Very easy, very simple, and completely transparent to the users :-)

#### "personal" branches

"personal" branches are great for corporate environments, where
unauthenticated pull/clone is a no-no.  Since a dev workstation cannot do
authentication, even work shared just between 2 devs has to go *via* the
server.  This causes the same branch name clutter as in a centralised VCS,
plus setting up permissions for this becomes a chore for the admin.

gitolite lets you define a "personal" or "scratch" namespace prefix for each
developer (e.g., `refs/personal/<devname>/*`).  Just add a line like:

        RW+ personal/USER/      =   @userlist

This means I (user "sitaram") can do anything to any branch whose name starts
with `personal/sitaram/` assuming I'm in "userlist".

You can have any number of such lines with different prefixes (for example,
using topic names instead of "personal") or even suffixes if you like.  The
important thing is that the "branch" name should contain `/USER/` (including
the slashes).  At runtime this will match whoever is the current user.  Access
is still determined by the right hand side of course.

#### custom hooks and custom git config

You can specify hooks that you want to propagate to all repos, as well as
per-repo "gitconfig" settings.  Please see `doc/2-admin.mkd` and
`conf/example.conf` for details.

<a name="gitweb"></a>

### helping with gitweb

Although gitweb is a completely separate program, gitolite can do quite a
lot to help you manage gitweb access as well; once the initial setup is
complete, you can do it all from within the gitolite config file!

#### easier to specify gitweb "description" and gitweb/daemon access

To enable access to a repo via gitweb *and* create a "description" for it to
show up on the webpage, just add a line like this, anywhere in the config
file:

    reponame = "one line of description"

You can also specify an "owner":

    reponame "owner name" = "one line of description"

To enable access to one or more repos via git daemon, just give "read"
permissions to the special username `daemon`.

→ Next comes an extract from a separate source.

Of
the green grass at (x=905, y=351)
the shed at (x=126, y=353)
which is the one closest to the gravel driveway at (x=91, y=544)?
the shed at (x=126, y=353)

There is also a special user called `gitweb` to specify gitweb access; useful
if you don't care about specifying individual descriptions for each repo and
just want to quickly enable gitweb access to one or more repos.

Remember gitolite lets you specify the access control specs in bits and
pieces, so you can keep all the daemon/gitweb access in one place, even if
each repo has more specific branch-level access config specified elsewhere.
Here's an example, using really short reponames because I'm lazy:

    # maybe near the top of the file, for ease of access:

    @only_web       = r1 r2 r3
    @only_daemon    = r4 r5 r6
    @web_and_daemon = r7 r8 r9

    repo @only_web
        R   = gitweb
    repo @only_daemon
        R   = daemon
    repo @web_and_daemon
        R   = gitweb
        R   = daemon

    # ...maybe much later in the file:

    repo r1
        # normal developer access lists for r1 and its branches/tags in the
        # usual way

    repo r2
    # ...and so on...

<a name="gitwebauth"></a>

#### easier to link gitweb authorisation with gitolite

Over and above whether a repo is even *shown* by gitweb, you may want to
further restrict people, allowing them to view *only* those repos for which
they have been given read access by gitolite.

This requires that:

  * you have to have some sort of HTTP auth on your web server (out of my
    scope, sorry!)
  * the HTTP auth should use the same username (like "sitaram") as used in the
    gitolite config (for the corresponding user)

Normally a superuser sets up passwords for users using the "htpasswd" command,
but this is an administrative chore.

Robin Smidsrød had the *great* idea that, since each user already has pubkey
access to `git@server`, this gives us a very neat way of using gitolite to let
the users *manage their own HTTP passwords*.  Here's how:

  * setup apache so that the htaccess file it looks for is owned by the "git"
    user
  * in the `~/.gitolite.rc` file, look for the variable `$HTPASSWD_FILE` and
    point it to this file
  * tell your users to type in `ssh git@server htpasswd` to set or change
    their HTTP passwords

Here's the rest of how it hangs together.

Gitweb allows you to specify a subroutine to decide on access.  We use that
feature and tie it to gitolite.  Sample code (untested by me, but others do
use it, munged from something I saw [here][leho]) is given below.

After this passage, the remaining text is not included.